In their short note, the authors point out what the IRAM class is all about: "The gap between memory speed and processor speed is growing". Furthermore, the gap is growing exponentially. The so-called "memory wall" is hit when program execution time is totally determined by memory speed. The author's model assumes a single level of cache that can keep up with processor speed and producing no capacity or conflict misses. Assuming that 20% of instructions reference memory, the "memory wall" is hit when the average time to access memory is 5 CPU cycles.
Assuming the current speed increase rates of CPUs and DRAMs, the paper concludes that the memory wall will be hit within 10 to 15 years, no matter how much the compulsory miss rate is reduced (but >0). The paper finally makes some wild speculations about potential solutions to the memory gap problem.
Comments
It was pointed out that the compulsory miss-rates of 1% mentioned in
the paper is conservative and that 0.2% may be more
realistic.

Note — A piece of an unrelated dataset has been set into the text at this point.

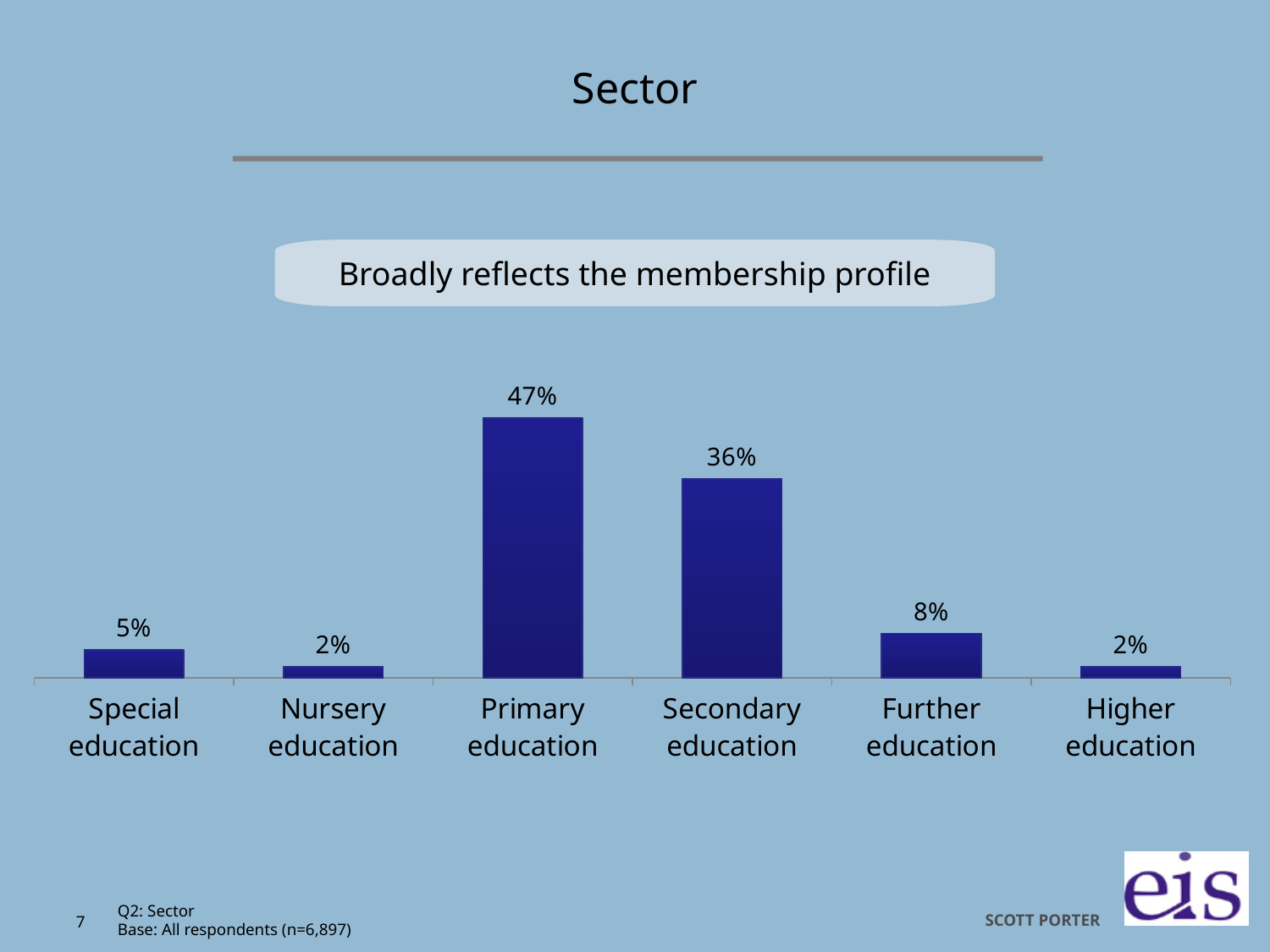
What is the value for Secondary education? 36% What is the title of the slide containing the chart? Sector What is the value for Primary education? 47% Which is larger, the value for Secondary education or the value for Further education? Secondary education Which sector has the highest value? Primary education What kind of chart is shown on the slide? Bar chart How many sectors are shown on the chart? 6 What is the value for Special education? 5% What is the difference between the values for Further education and Special education? 3% What is the value for Further education? 8% Which two sectors share the lowest value of 2%? Nursery education and Higher education What is the difference between the values for Primary education and Secondary education? 11%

However, as shown in the paper, even with 0.2%, the wall is
still within 15 years (Figure 3).
The authors present visual representations of address reference traces for a SPEC92 benchmark (tomcatv), a DEC C compiler, and for an SQL database server. SPEC92 benchmarks such as tomcatv produce very regular and simple address reference patterns, whereas the SQL server's pattern is nearly indistinguishable from white noise. From this observation, the authors argue that SPEC benchmarks are poor predictors of performance for large commercial software, and that caches don't work.
Comments
Some people in the class did not agree with Sites' conclusion that
"caches don't work". Sites does not discuss the impact of a 3rd or 4th
level cache and cache size.
Someone pointed out that the SQL server -- similar to an OS-- being a large piece of software, was written by many people and that it may not be tuned for memory performance.
This paper explores the impacts of techniques to hide memory latency in processor (super-scalar, out-of-order issue) and memory subsystem architectures (lockup-free caches, large block size). The authors argue that such techniques transform the latency problem into a pin bandwidth problem. To measure the impact of bandwidth limitation, the execution time is broken down into processing time, raw memory latency time, and bandwidth time, where bandwidth time accounts for stalled cycles due to contention in the memory system. The authors support their thesis by measuring the execution time breakdown of a set of SPEC92 benchmarks on simulations of MIPS-like processors. Processors with aggressive latency hiding show substantially higher fractions of bandwidth stalls in the execution time.
The authors view pin-bandwidth requirements of CPUs of the next decade as a major obstacle, both in terms of needed pins (several thousand) and the clock frequency (several GHz). As an alternative, the authors propose to increase the effective pin bandwidth (apparent bandwidth seen by the processor) by improving the on-chip caches. Contrasting a perfectly managed cache (fully associative, min-replacement, write and read around, 4-byte blocks) to a direct mapped cache with 32-byte blocks, they quantify the opportunity to increase effective pin-bandwidth by 1 to 2 orders of magnitude. The biggest benefit appears to come from small block sizes, whereas min-replacement has a small impact. Finally they point out that increasing the effective pin bandwidth does not necessarily reduce the execution time. Some programs benefit from small block sizes, others with spatial locality from large ones. As a consequence, the authors suggest that block size be put under program control.
Comments
It was felt that one of the main contributions of the paper was the
split of execution time into processing time, memory
stall time, and bandwidth stall time.
The maximum bandwidths of the simulated architecture are 7.2GB/s (4-way super-scalar, 2 load/store units at 300MHz) between processor and L1 cache, 1.3GB/s between L1 and L2 cache, 0.8GB/s between L2 and memory. These numbers seem to suggest that the architecture isn't well balanced. According to the paper, the traffic ratio for the 128KB L1 cache is 0.55 on average, which suggests that for the most aggressive CPU, the bandwidth between L1 and L2 should be at least 4GB/s. In view of this, the bandwidth limitation does not come as a surprise.
Someone mentioned that the raw pin-bandwidth of processors isn't fully utilized today due to protocol limitations. Redesigning the transfer protocol across processor pins may yield higher bandwidth.
Another comment concerned the suggestion in the paper of program controlled block-size. From the simulations in the paper it appears that two block-sizes (16B and 128B) may be enough to cover a wide range of applications. On the same issue, someone gave the following reference:
Dubnicki, C.; LeBlanc, T.J. Adjustable block size coherent caches. (19th Annual International Symposium on Computer Architecture, Gold Coast, Qld., Australia, 19-21 May 1992). Computer Architecture News, May 1992, vol.20, (no.2):170-80.
Another technique used in some LISP systems to compact list data-types and avoid indirection is cdr-coding. The idea of list compaction has been investigated in a project by Eric Anderson, and is also a subject in the Titanium compiler project at Berkeley.
It was pointed out that there is a correlation between programs exhibiting good spatial locality and the ability to vectorize such programs.